_Tarea asignada 1_: Según el texto extraído, ¿de qué es resultado la memoria en gran parte?
═══ Texto extraído ═══
Conferencia dictada por Julián Marías dentro del ciclo «Lirismo y prosaísmo en la vida personal y en la historia» (1999-2000).
Como condición, precisamente, de esta dualidad que venimos examinando entre lirismo y prosaísmo, yo creo que tiene una importancia muy grande la atención.
Nos encontramos en un mundo lleno de cosas con las cuales vivimos, con las cuales hacemos nuestra vida. Y, en todo caso, en la medida precisamente en que somos pasivos, en que tenemos que contar con las cosas que nos rodean —de las cuales nos servimos para vivir, para realizar las operaciones vitales—, hay algo que es decisivo y que condiciona el sentido de esa realidad con la cual nos encontramos: la actitud que tenemos ante ella. Por lo pronto, la atención.
Yo creo —cada vez lo creo más— que la atención tiene una importancia desmesurada en la vida. Muchas veces he pensado que la memoria depende, en alguna medida, de las neuronas; pero depende quizá más todavía de la atención. Cuando atendemos a las cosas, cuando nos fijamos en ellas… Fíjense que la palabra fijarse es muy expresiva: cuando nos fijamos, se fijan en nosotros; las retenemos. La memoria, en gran parte, es el resultado de la atención.
¿Atención a qué? A todo: atención a la vida. Hay mucha gente que resbala por la vida y entonces se le va borrando a medida que va pasando. En cambio, cuando se atiende, se retiene; y además la realidad con la que nos encontramos adquiere un relieve determinado.
Hay una actitud que consiste en atender; y esto, yo diría, en ejercer presión sobre la realidad. Es evidente que podemos oprimir o no la realidad. Y al ejercer presión, hacemos que esa realidad despierte, adquiera un relieve que por sí misma no tiene. La realidad adquiere relieve cuando proyectamos sobre ella nuestros proyectos.
═══ Datos proporcionados ═══
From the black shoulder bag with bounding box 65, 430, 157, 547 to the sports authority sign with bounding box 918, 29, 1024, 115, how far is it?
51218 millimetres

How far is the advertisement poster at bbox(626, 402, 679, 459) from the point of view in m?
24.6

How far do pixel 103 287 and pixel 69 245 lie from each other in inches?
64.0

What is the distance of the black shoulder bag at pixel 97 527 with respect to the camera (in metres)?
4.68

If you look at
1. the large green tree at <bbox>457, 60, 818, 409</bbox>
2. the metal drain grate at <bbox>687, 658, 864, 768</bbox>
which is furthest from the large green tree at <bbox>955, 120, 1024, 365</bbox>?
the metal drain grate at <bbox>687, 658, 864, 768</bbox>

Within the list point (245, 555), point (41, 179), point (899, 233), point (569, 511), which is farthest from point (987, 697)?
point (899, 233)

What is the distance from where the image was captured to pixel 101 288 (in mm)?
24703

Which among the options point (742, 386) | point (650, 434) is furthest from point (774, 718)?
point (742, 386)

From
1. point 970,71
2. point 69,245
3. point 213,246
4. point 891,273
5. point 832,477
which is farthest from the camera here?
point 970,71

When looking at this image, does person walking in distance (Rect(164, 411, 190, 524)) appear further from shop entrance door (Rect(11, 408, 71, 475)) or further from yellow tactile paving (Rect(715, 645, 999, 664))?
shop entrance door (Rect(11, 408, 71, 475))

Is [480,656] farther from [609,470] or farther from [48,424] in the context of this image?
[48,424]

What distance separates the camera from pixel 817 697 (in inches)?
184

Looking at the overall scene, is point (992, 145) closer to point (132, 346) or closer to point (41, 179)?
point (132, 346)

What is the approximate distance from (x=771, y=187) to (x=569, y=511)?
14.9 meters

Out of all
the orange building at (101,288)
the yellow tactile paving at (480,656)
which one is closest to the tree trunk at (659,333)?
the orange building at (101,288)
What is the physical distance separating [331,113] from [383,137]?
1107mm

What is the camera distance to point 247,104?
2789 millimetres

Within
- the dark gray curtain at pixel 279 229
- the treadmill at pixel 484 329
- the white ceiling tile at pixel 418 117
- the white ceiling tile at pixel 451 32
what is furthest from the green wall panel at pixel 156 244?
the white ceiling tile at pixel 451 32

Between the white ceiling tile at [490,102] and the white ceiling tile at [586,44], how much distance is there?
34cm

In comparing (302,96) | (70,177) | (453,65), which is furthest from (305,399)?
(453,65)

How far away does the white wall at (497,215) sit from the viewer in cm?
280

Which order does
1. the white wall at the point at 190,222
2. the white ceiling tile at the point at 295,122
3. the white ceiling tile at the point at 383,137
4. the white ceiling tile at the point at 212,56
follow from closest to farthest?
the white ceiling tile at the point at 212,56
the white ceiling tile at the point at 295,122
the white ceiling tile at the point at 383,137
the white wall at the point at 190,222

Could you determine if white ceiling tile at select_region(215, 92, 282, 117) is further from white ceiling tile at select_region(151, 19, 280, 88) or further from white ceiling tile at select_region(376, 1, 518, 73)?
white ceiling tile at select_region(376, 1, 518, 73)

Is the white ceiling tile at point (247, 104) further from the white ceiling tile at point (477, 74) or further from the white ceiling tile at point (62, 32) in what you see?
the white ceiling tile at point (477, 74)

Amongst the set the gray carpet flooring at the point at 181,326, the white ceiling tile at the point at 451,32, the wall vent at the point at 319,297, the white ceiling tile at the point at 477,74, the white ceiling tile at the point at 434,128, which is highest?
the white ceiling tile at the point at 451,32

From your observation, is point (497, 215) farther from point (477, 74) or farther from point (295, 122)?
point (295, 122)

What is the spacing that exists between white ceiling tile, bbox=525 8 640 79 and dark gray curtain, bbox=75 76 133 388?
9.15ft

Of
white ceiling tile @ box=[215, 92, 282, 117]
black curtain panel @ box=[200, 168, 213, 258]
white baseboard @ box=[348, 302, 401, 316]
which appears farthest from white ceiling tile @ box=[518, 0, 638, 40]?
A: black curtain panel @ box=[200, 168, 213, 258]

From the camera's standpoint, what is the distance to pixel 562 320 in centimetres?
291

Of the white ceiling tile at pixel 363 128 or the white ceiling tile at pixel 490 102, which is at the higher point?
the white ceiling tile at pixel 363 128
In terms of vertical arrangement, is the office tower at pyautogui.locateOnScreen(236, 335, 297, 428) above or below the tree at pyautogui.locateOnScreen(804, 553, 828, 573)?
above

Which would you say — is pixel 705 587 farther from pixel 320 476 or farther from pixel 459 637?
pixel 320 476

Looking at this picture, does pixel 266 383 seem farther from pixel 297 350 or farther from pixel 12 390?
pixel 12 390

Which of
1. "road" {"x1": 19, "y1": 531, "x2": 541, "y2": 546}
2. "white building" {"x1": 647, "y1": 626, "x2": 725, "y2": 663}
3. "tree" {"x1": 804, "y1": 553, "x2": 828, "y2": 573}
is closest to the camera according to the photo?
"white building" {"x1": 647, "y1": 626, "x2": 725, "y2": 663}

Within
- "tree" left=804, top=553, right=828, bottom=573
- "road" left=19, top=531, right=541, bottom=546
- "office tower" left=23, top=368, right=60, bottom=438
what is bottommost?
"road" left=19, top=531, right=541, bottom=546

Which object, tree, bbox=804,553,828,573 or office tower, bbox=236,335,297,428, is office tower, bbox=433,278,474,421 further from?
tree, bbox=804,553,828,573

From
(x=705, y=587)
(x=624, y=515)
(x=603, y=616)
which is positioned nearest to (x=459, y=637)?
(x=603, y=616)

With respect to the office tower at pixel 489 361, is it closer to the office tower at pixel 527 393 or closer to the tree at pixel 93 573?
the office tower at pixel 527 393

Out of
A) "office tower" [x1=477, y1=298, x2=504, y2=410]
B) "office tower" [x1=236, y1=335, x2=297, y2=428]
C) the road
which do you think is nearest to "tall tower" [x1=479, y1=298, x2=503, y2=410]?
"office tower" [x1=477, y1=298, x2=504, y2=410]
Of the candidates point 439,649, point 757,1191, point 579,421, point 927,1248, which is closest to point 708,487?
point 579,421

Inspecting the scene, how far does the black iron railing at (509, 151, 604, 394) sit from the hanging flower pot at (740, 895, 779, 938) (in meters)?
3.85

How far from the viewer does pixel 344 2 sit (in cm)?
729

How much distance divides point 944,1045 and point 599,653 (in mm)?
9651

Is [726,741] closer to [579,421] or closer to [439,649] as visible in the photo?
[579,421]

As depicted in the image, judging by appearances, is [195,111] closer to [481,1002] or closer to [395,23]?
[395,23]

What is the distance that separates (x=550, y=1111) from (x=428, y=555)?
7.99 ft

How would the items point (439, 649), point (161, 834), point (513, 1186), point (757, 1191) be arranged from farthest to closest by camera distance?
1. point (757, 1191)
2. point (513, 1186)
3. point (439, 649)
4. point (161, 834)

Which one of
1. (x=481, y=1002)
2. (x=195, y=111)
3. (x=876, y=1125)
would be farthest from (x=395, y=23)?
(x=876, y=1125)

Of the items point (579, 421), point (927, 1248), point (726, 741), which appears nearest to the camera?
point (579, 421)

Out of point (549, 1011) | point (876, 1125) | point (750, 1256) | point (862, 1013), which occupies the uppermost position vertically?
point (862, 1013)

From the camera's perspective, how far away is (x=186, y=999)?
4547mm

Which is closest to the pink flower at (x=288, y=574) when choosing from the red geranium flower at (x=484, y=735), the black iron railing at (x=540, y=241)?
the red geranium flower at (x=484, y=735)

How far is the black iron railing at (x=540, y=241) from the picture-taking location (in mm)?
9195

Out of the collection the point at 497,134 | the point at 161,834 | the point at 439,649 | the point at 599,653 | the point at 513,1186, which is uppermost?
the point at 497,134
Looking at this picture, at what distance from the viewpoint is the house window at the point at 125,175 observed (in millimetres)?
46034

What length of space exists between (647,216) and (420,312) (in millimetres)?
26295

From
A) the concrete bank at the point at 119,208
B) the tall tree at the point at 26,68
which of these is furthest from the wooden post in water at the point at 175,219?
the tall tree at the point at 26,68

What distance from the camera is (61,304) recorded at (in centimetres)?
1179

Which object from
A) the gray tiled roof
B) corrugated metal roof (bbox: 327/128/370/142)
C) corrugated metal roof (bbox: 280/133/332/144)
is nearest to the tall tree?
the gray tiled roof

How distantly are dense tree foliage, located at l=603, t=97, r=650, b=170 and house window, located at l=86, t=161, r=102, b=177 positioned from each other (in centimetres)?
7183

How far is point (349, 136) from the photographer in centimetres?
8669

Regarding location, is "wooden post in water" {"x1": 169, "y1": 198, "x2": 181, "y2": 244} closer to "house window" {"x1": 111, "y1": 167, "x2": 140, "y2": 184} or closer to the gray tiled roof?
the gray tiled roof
═══
_Tarea asignada 2_: Sume 25 a cada distancia que figure en las respuestas y vuelva a escribir íntegras las líneas de los registros: empiece en la línea que contiene "What is the physical" y termine tras la línea que contiene "2789 millimetres".

_Resultado 1_: La memoria es, en gran parte, el resultado de la atención.

_Resultado 2_:
What is the physical distance separating [331,113] from [383,137]?
1132mm

What is the camera distance to point 247,104?
2814 millimetres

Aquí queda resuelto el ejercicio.